### Raw data:
○ ○ ○
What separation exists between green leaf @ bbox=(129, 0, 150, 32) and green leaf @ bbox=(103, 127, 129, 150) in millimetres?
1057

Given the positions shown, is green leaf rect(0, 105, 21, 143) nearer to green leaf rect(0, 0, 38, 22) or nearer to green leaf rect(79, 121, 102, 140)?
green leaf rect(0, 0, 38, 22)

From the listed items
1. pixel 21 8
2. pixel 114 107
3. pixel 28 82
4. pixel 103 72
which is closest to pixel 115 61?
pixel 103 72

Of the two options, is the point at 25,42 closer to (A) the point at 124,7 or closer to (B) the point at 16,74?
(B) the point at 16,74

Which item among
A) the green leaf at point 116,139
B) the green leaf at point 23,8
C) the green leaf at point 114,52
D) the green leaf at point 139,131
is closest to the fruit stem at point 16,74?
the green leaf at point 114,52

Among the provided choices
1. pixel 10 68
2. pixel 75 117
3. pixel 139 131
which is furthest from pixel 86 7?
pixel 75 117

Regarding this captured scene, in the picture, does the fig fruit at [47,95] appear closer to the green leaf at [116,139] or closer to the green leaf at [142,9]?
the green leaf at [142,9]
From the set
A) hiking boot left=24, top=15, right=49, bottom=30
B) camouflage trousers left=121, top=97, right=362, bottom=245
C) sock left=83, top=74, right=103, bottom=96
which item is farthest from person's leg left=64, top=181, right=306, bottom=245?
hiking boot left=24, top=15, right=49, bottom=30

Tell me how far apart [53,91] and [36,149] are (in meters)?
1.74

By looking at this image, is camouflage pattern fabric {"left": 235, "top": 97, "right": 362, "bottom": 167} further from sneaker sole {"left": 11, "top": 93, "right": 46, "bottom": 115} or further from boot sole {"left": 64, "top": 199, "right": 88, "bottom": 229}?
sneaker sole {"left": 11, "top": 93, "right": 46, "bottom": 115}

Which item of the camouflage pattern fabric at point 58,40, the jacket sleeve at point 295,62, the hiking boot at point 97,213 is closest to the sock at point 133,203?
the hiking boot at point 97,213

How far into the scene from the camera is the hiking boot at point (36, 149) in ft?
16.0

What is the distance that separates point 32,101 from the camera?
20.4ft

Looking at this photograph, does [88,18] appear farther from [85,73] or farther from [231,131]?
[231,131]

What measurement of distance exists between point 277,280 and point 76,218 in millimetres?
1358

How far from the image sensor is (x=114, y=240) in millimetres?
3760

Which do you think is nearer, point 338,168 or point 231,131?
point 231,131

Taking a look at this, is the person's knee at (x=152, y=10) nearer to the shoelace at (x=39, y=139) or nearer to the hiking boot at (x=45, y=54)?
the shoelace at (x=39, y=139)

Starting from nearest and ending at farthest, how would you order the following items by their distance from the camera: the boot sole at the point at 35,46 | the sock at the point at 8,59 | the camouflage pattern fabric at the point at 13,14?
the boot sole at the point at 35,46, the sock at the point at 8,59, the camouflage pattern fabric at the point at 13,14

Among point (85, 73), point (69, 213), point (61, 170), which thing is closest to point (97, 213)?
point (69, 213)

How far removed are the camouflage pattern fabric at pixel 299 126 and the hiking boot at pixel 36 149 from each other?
○ ○ ○
### Task instructions:
Write out all records exactly, keeping every detail.

### Solution:
What separation exists between green leaf @ bbox=(129, 0, 150, 32) and green leaf @ bbox=(103, 127, 129, 150) in millimetres?
1057

Given the positions shown, is green leaf rect(0, 105, 21, 143) nearer to green leaf rect(0, 0, 38, 22) or nearer to green leaf rect(79, 121, 102, 140)?
green leaf rect(0, 0, 38, 22)

From the listed items
1. pixel 21 8
2. pixel 114 107
3. pixel 28 82
4. pixel 103 72
which is closest to pixel 115 61?
pixel 103 72

Of the two options, is the point at 25,42 closer to (A) the point at 124,7 or closer to (B) the point at 16,74?
(B) the point at 16,74

Which item among
A) the green leaf at point 116,139
B) the green leaf at point 23,8
C) the green leaf at point 114,52
D) the green leaf at point 139,131
is closest to the fruit stem at point 16,74?
the green leaf at point 114,52

Among the provided choices
1. pixel 10 68
2. pixel 75 117
3. pixel 139 131
which is furthest from pixel 86 7?
pixel 75 117

Regarding this captured scene, in the picture, does the fig fruit at [47,95] appear closer to the green leaf at [116,139] or closer to the green leaf at [142,9]?
the green leaf at [142,9]
From the set
A) hiking boot left=24, top=15, right=49, bottom=30
B) camouflage trousers left=121, top=97, right=362, bottom=245
C) sock left=83, top=74, right=103, bottom=96
which item is farthest from person's leg left=64, top=181, right=306, bottom=245?
hiking boot left=24, top=15, right=49, bottom=30

Tell me how far apart [53,91] and [36,149] are (in meters)?
1.74

By looking at this image, is camouflage pattern fabric {"left": 235, "top": 97, "right": 362, "bottom": 167} further from sneaker sole {"left": 11, "top": 93, "right": 46, "bottom": 115} or further from boot sole {"left": 64, "top": 199, "right": 88, "bottom": 229}?
sneaker sole {"left": 11, "top": 93, "right": 46, "bottom": 115}

Which item of the camouflage pattern fabric at point 58,40, the jacket sleeve at point 295,62, the hiking boot at point 97,213 is closest to the sock at point 133,203?
the hiking boot at point 97,213

How far into the scene from the camera is the hiking boot at point (36, 149) in ft?
16.0

What is the distance that separates point 32,101 from the camera?
20.4ft

Looking at this photograph, does [88,18] appear farther from [85,73] or farther from [231,131]?
[231,131]

What measurement of distance exists between point 277,280 and point 76,218 in millimetres?
1358

How far from the image sensor is (x=114, y=240) in millimetres?
3760

Which do you think is nearer, point 338,168 or point 231,131?
point 231,131

Taking a look at this, is the person's knee at (x=152, y=10) nearer to the shoelace at (x=39, y=139) or nearer to the hiking boot at (x=45, y=54)?
the shoelace at (x=39, y=139)

Starting from nearest and ending at farthest, how would you order the following items by their distance from the camera: the boot sole at the point at 35,46 | the sock at the point at 8,59 | the camouflage pattern fabric at the point at 13,14?
the boot sole at the point at 35,46, the sock at the point at 8,59, the camouflage pattern fabric at the point at 13,14

Among point (85, 73), point (69, 213), point (61, 170), which thing is closest to point (97, 213)?
point (69, 213)

How far removed are the camouflage pattern fabric at pixel 299 126 and the hiking boot at pixel 36 149 from each other?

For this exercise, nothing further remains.